Now, Samsung wants to copy what they *think* Apple's marketing strategy is: all about feelings...

As a user of Apple products, I can say my feelings toward my device are derived, first and foremost, by their clearly superior usability, build quality and functionality.

If Samsung wants repeat touchy-feely Android fanboy business, they better bring the quality as much as they bring the marketing.

From Samsung's head of marketing, whom, I confess I did not know this and am surprised to learn this, is a woman:

Samsung marketing executive Younghee Lee wants consumers to stop thinking about her company.

Instead, Lee wants consumers to start feeling something about Samsung and its products.

As head of marketing for the Korean electronics maker, Lee said she wants to figure out “how I can engage with consumers from the bottom of their heart, and not just be a big and functional and rational and reasonable brand.”

Lee, who worked for cosmetics brands L’Oreal and Lancome before joining Samsung four and a half years ago, said she wants consumers to love Samsung, to be obsessed with the company and its products.

Nowhere is that more clear than in the company’s current U.S. ad campaign, where the Korean company positions its products as the cooler alternative to the iPhone, despite the cultlike atmosphere that surrounds Apple.

Next time you hear a mindless Android fanboy/Apple hater talk about "marketing", just remind them that the biggest, baddest maker of ANdroid, is a copycat brand that relies heavily on marketing of the kind perfected by a make-up company.

The smartphone is the computer...and the Yahoo portal ($YHOO)

I have written very few posts about Yahoo because Yahoo is simply not very relevant. What I have written about this once relevant "web" company is that until they exist on the smartphone, until they are relevant on the smartphone, than they won't be worth a fraction of what a mad Steve Ballmer might pay for them.

It appears new CEO has gotten the message.

In fact, considering the latest Yahoo statement and the use of the "times they are a'changin" headline, I bet my readers inside Yahoo have even loftier positions that I suspected:

We’re moving forward with a “mobile first” mindset. You can expect to see more new Yahoo! mobile products in 2012, especially in areas ripe for innovation that build on Yahoo!’s strengths, such as companion experiences for TV like IntoNow, new ways to experience personalized media like Livestand, and some of our most popular and useful mobile apps like Yahoo! Mail, Messenger, Sportacular and Flickr, which are already being used by millions of people around the world. And we’ll be building these experiences with disruptive technology that’s going to change the mobile game well beyond Yahoo!.

Let's hope.

Though I do not.
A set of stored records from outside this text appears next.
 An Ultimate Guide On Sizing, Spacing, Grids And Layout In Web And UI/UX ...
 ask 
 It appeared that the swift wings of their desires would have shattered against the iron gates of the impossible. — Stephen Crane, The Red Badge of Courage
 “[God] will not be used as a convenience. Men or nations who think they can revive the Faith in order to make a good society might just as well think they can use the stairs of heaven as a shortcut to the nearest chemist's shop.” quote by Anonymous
Yahoo is so dysfunctional, so far behind the curve, so wedded to a 20th century web business model, that I suspect their only path toward survival is being acquired by someone with far more money. Like Microsoft.

Having said that, I must admit that locked deep inside Yahoo, there is value to be had:

With more than 700 million users around the world, we’ve got a huge and growing audience. We’re going to bring them the Yahoo! they love on every device in their life.
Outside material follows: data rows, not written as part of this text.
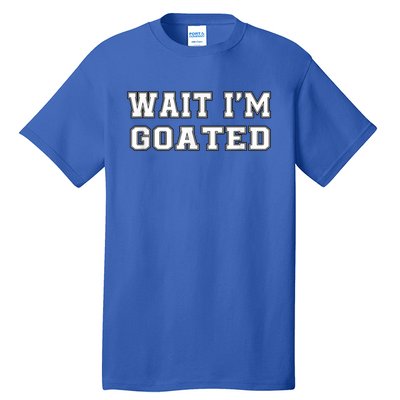 Funny Wait Im Goated Funny Sarcasm Tall T-Shirt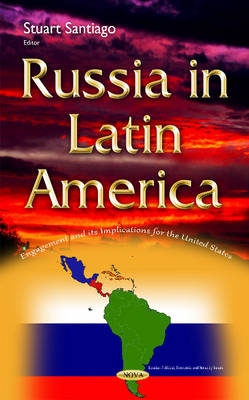 Russia in Latin America: Engagement & its Implications for the United States - Agenda Bookshop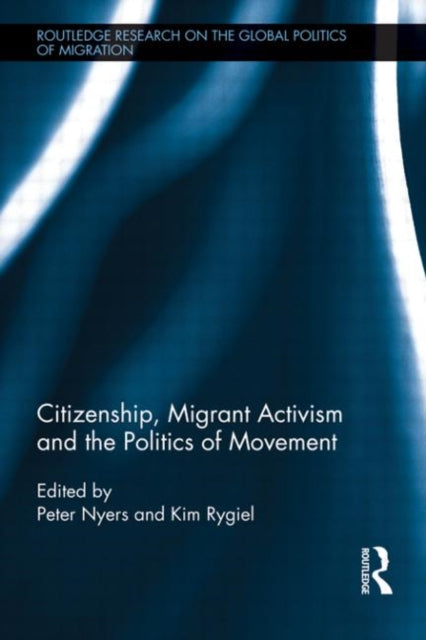 Book cover of: Citizenship, Migrant Activism and the Politics of Movement. By: Peter Nyers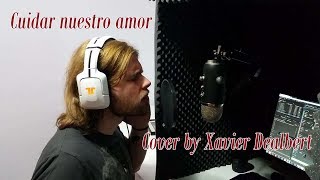 Cuidar nuestro amor Cover by Xavier Dealbert  David Bisbal [upl. by Horner813]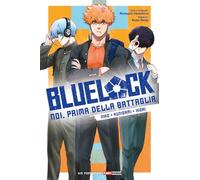 Niko, Kunigami, Hiori. Blue lock. Noi, prima della battaglia (Vol. 3)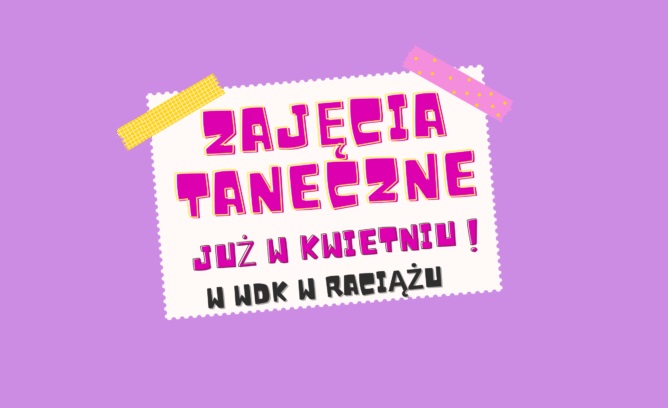 WDK Raciąż: Zajęcia taneczne już w kwietniu!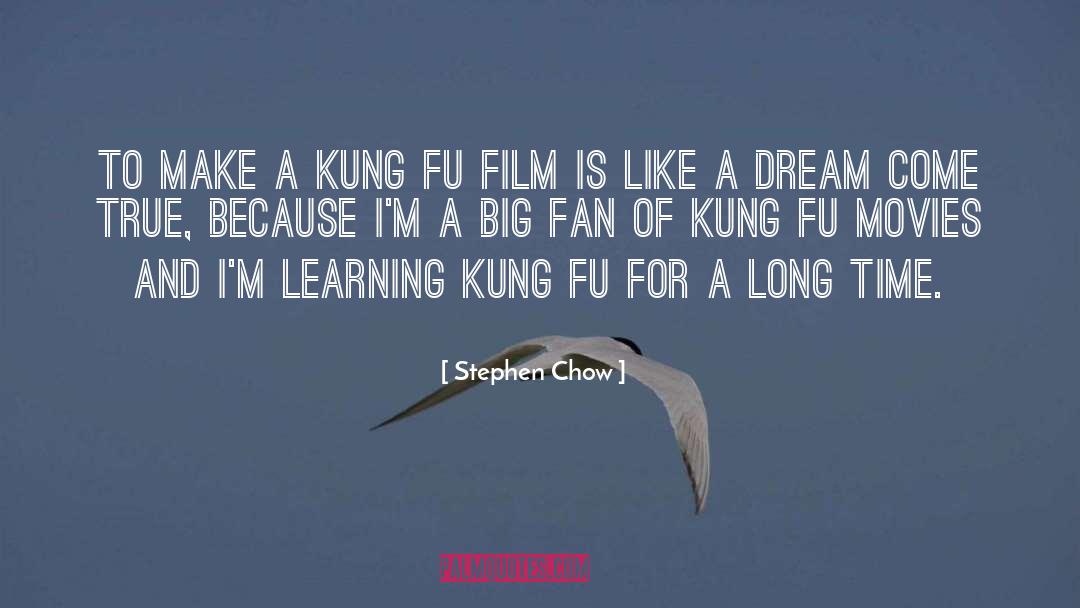 Stephen Chow Quotes: To make a kung fu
Steve Jobs died for our sins: still more iPads in schools edition

AppleInsider writes the headline that launched a thousand fanboy taunts:

Wisconsin uses Microsoft settlement funds to buy iPads for schools

The story, which is almost as good, if you're a lover of all things Apple is as apocryphal as you want it to be:

The capital of Wisconsin is buying 600 iPads this spring and plans to buy another 800 this fall, all paid for using funds from the state's settlement with Microsoft related to consumer lawsuits claiming the company overcharged customers for its software. 

Bill Smojver, Madison's director of technical services for the school district, told the Wisconsin State Journal that the tablets are cheaper, more portable and easier to use than conventional computers.

Smojver added that the new iPads will enable students to wirelessly share their work and enable schools to replace textbooks with digital apps or ebooks.